From his "about me" page on the Dauphin Island Sea Lab web site:
My research program is broadly aimed at processes that influence the production and distribution of coastal marine plankton. The principal area of research that I am involved with is the ecology and biology of gelatinous zooplankton. Current research activities in this area are all related to the potential response of gelatinous zooplankton predators to short-term (i.e., seasons) and long-term (i.e., years) changes in nutrient inputs from adjacent watersheds. Three main areas of activity include
- feeding, growth and metabolism of jellies that utilize patchily distributed prey,
- reproduction and fertilization dynamics of jellies, and
- behavioral adaptations of jellies that act to optimize growth and reproduction.
The King of sting: Local marine scientist has devoted his career to the study of the mysterious, gelatinous creatures known as jellyfish
Most people avoid jellyfish. Monty Graham isn't one of them. The marine scientist has devoted two decades of research to the gelatinous creatures, traveling the world in a quest to uncover their mysteries.
He's so fond of jellies that his wife paid to have an image of a billowy sea nettle tattooed to the back of his leg.

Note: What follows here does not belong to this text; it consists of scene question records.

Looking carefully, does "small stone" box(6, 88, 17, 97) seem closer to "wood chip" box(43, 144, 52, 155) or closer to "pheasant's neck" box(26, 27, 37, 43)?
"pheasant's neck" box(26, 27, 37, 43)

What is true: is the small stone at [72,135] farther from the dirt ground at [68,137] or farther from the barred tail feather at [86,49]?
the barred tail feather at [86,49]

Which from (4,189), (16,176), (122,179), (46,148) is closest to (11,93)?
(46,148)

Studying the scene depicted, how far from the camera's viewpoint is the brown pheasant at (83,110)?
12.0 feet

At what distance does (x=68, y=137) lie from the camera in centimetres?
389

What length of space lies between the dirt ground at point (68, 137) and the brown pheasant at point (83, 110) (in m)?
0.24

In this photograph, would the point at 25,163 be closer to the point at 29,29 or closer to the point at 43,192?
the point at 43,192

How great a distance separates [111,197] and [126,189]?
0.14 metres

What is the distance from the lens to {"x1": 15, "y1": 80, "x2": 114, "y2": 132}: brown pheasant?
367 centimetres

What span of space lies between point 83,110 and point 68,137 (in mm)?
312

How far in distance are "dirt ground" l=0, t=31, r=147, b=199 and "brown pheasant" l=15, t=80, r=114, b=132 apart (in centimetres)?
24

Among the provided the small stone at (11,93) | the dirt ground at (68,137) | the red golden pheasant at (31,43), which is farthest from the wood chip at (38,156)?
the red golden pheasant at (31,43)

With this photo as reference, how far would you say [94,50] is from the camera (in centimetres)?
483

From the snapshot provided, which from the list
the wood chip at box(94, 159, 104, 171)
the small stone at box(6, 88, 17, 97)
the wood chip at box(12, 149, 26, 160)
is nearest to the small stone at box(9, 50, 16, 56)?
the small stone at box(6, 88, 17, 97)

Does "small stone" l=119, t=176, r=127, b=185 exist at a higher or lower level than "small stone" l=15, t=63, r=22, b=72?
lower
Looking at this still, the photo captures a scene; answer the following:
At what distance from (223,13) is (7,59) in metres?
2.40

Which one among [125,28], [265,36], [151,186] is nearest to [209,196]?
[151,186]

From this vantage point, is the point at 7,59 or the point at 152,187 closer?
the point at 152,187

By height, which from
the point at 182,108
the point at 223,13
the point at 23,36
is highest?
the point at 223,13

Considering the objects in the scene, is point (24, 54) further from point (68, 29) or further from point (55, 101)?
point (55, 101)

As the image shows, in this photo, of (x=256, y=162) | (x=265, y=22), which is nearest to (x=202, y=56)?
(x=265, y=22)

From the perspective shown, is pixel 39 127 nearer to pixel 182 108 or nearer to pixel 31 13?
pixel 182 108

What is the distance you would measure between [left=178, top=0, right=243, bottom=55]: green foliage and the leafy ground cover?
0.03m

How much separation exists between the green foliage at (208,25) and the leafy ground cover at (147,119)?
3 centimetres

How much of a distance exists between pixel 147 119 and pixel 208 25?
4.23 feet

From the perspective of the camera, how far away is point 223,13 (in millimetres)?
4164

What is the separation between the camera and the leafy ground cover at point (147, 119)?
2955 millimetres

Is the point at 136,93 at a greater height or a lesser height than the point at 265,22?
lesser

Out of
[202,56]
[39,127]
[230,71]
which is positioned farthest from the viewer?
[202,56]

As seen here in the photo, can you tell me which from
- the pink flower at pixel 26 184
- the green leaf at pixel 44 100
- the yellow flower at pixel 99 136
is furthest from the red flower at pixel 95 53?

"It was an anniversary gift," Graham said recently, grinning as he crunched through the white sand on Dauphin Island's east end. "It took about an hour."

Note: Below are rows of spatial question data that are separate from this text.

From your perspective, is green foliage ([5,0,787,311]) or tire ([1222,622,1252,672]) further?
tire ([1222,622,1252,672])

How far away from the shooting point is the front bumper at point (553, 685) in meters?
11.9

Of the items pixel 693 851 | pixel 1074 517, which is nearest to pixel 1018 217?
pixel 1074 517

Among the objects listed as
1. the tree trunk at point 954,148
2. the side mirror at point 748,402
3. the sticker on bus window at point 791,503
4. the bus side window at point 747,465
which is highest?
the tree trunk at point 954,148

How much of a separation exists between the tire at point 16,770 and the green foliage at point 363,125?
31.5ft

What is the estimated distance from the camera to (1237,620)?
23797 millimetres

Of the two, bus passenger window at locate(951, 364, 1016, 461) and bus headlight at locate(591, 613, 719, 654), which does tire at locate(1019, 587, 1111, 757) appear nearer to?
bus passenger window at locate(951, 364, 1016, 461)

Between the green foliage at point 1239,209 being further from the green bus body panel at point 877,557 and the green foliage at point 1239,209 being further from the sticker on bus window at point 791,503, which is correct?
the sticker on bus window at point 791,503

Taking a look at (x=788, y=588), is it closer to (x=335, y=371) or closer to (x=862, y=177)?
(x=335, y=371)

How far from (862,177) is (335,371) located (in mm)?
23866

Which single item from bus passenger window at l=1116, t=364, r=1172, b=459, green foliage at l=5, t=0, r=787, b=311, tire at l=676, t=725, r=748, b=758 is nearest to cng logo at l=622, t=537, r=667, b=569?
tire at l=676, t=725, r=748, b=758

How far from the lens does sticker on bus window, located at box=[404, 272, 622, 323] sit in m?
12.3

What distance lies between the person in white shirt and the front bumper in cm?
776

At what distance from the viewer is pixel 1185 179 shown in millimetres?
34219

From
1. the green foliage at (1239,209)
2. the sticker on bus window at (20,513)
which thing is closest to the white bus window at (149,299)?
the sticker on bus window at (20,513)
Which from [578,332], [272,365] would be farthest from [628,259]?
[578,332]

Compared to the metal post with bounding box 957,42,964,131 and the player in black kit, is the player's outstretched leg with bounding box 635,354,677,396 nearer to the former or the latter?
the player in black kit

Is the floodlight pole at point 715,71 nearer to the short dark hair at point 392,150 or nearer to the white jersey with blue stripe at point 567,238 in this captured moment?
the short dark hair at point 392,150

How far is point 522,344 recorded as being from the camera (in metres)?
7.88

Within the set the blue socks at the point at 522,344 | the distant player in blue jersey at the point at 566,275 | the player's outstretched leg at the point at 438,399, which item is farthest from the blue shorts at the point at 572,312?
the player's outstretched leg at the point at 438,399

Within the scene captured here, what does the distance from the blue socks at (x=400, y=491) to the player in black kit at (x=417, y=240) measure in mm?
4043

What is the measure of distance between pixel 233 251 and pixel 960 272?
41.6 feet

The likeness extends across several inches of flesh above his ankle, and was created by a downtown Mobile tattoo artist about 10 years ago.
His fascination began about a decade earlier, back in the 1980s, when many of his colleagues didn't consider the spineless, brainless organisms to be a fast ticket to big-budget research grants.
Graham said his advisers and peers found jellyfish to be too esoteric. Instead of being arcane, though, the Kentucky native saw the sea life as a way to help explore, among other things, how marine ecosystems function in the face of changes in water quality.
"Really, they're a major component of our marine system," Graham said. "Compared to what we know about organisms that live in estuaries, we know very little about these animals."
A senior marine scientist at the Dauphin Island Sea Lab since 1995, he earned a doctoral degree in biology from the University of California Santa Cruz in 1994. He's traveled to Croatia several times in recent years, building relationships with foreign scientists and conducting research in the southern Adriatic Sea.
Graham, also an associate professor of marine sciences at the University of South Alabama, received a grant from the National Science Foundation to develop an Adriatic Institute for Marine Environmental Complexity. The institute, with branches at the local sea lab and two other labs in Europe, seeks to encourage collaborative research across the natural and social sciences.
"In Croatia, we're really exploring how populations (of jellyfish) become isolated and evolve," Graham said. "Jellies were among the first multi-cellular organisms here, yet they still hold their original body plan."